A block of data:
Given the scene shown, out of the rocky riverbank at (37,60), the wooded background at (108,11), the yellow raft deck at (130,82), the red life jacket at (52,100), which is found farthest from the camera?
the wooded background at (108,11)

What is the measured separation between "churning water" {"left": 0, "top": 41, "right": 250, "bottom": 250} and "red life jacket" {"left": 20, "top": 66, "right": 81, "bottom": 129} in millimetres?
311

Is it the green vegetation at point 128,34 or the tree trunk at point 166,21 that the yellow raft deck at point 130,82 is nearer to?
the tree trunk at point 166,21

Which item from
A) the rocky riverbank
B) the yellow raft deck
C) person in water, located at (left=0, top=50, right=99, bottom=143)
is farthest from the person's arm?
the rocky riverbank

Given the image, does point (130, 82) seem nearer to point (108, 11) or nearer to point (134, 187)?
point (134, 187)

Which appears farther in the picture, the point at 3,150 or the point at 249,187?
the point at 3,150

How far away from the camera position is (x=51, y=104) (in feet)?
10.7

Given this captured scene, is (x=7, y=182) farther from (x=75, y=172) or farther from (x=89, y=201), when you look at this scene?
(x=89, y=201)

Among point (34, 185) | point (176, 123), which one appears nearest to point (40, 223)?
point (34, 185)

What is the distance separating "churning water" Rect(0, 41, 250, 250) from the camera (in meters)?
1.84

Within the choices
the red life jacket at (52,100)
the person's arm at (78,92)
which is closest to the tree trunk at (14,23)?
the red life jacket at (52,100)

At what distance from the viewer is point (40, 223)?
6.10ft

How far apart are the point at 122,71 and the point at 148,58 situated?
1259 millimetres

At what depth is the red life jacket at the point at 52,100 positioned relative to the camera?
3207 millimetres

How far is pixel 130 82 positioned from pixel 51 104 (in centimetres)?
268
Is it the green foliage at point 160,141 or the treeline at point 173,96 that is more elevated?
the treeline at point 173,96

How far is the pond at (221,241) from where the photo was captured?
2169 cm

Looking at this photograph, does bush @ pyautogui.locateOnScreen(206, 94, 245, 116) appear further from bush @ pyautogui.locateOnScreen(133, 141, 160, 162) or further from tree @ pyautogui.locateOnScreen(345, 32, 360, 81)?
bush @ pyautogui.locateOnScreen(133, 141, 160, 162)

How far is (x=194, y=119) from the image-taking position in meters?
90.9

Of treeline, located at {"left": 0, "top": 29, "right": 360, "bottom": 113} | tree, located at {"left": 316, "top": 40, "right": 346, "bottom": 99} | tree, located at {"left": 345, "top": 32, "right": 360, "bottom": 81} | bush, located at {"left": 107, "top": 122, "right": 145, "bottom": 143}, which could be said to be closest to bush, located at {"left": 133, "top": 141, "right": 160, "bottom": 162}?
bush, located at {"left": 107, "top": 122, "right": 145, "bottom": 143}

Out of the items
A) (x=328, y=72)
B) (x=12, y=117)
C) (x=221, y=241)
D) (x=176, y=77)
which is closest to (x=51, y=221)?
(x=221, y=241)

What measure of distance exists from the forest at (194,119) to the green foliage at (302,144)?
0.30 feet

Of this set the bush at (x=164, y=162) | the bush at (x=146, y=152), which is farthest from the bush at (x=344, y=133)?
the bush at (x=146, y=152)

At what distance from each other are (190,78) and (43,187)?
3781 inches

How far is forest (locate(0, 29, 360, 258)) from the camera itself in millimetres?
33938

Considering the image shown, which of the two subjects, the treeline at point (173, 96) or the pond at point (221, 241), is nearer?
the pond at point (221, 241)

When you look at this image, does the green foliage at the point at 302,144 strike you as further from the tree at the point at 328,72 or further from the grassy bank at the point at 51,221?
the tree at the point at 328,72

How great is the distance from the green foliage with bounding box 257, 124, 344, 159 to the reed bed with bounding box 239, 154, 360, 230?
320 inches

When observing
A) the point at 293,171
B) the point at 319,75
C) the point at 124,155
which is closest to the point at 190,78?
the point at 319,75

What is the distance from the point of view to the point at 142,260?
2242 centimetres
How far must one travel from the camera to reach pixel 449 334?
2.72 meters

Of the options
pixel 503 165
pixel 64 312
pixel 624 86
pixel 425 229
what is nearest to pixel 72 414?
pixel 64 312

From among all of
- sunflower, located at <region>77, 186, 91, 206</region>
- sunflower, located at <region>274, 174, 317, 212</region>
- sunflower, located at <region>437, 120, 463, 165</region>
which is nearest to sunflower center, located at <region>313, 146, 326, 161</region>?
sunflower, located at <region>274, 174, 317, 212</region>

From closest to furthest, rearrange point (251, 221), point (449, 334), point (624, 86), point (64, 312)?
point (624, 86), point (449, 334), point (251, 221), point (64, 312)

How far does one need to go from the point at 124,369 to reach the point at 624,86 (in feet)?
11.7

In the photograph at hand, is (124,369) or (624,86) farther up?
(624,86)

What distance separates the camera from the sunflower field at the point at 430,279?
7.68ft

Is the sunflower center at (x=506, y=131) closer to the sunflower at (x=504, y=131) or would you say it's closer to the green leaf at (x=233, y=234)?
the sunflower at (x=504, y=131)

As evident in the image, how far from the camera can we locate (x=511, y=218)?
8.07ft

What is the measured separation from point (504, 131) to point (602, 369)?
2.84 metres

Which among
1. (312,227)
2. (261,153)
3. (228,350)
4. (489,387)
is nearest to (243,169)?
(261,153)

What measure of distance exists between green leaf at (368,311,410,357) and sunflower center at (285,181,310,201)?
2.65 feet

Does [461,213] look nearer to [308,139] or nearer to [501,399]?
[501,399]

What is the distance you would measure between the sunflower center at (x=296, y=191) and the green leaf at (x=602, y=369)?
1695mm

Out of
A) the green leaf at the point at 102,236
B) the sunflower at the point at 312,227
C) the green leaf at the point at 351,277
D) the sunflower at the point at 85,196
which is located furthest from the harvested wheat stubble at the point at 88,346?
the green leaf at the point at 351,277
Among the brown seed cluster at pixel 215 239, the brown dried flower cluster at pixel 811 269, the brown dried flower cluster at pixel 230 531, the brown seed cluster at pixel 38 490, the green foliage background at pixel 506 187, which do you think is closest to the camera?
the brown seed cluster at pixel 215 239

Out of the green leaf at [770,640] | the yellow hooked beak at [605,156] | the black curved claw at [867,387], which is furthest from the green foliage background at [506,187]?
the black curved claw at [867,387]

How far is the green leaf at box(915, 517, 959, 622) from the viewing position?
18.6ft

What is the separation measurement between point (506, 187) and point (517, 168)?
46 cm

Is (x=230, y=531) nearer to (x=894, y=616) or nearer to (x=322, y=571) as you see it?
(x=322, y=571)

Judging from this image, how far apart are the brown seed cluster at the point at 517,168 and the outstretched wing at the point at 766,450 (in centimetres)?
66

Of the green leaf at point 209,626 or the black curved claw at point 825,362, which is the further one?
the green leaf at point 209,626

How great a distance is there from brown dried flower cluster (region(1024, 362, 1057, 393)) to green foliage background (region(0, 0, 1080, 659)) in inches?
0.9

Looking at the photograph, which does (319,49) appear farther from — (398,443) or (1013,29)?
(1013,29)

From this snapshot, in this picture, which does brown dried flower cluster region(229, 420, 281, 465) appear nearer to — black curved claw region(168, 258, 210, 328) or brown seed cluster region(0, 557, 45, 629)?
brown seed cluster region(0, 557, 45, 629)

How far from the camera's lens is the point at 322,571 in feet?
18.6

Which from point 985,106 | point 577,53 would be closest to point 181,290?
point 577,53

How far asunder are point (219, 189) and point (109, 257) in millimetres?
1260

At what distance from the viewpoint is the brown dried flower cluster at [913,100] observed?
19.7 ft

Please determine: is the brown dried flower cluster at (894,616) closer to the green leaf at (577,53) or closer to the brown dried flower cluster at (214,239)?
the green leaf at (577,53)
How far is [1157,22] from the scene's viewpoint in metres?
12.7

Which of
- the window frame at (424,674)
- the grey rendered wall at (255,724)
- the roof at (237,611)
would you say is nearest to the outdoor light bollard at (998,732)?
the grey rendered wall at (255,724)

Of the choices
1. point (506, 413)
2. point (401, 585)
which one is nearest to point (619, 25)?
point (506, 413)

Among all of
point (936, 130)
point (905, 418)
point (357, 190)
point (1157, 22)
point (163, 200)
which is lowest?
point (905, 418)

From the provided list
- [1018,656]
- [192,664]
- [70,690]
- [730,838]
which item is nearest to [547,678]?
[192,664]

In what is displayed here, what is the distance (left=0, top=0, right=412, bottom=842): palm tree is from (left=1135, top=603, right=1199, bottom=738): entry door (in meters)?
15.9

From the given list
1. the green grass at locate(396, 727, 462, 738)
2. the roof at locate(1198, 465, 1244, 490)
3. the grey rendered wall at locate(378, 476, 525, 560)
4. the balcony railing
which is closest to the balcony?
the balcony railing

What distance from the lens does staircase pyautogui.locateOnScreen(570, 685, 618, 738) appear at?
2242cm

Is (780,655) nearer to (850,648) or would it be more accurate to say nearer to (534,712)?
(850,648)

▸ **SET TASK**
Reproduce nothing but the lines from the line containing "How far is [1157,22]" to the last line of the data, each exactly as written.

▸ **SOLUTION FOR THIS TASK**
How far is [1157,22] from the scene's viewpoint in metres?
12.7

Which of
- the window frame at (424,674)
- the grey rendered wall at (255,724)
- the roof at (237,611)
would you say is nearest to the outdoor light bollard at (998,732)?
the grey rendered wall at (255,724)

Of the choices
1. point (506, 413)
2. point (401, 585)
which one is nearest to point (619, 25)?
point (506, 413)

Among all of
point (936, 130)
point (905, 418)
point (357, 190)
point (1157, 22)
point (163, 200)
which is lowest?
point (905, 418)

From the provided list
- [1018,656]
- [192,664]
- [70,690]
- [730,838]
which item is nearest to [547,678]?
[192,664]

In what is displayed here, what is the distance (left=0, top=0, right=412, bottom=842): palm tree is from (left=1135, top=603, right=1199, bottom=738): entry door (in meters)?
15.9

From the given list
1. the green grass at locate(396, 727, 462, 738)
2. the roof at locate(1198, 465, 1244, 490)
3. the grey rendered wall at locate(378, 476, 525, 560)
4. the balcony railing
which is closest to the balcony?
the balcony railing

What distance from the lens does staircase pyautogui.locateOnScreen(570, 685, 618, 738) appear at?
2242cm

Is (780,655) nearer to (850,648) or would it be more accurate to say nearer to (534,712)?
(850,648)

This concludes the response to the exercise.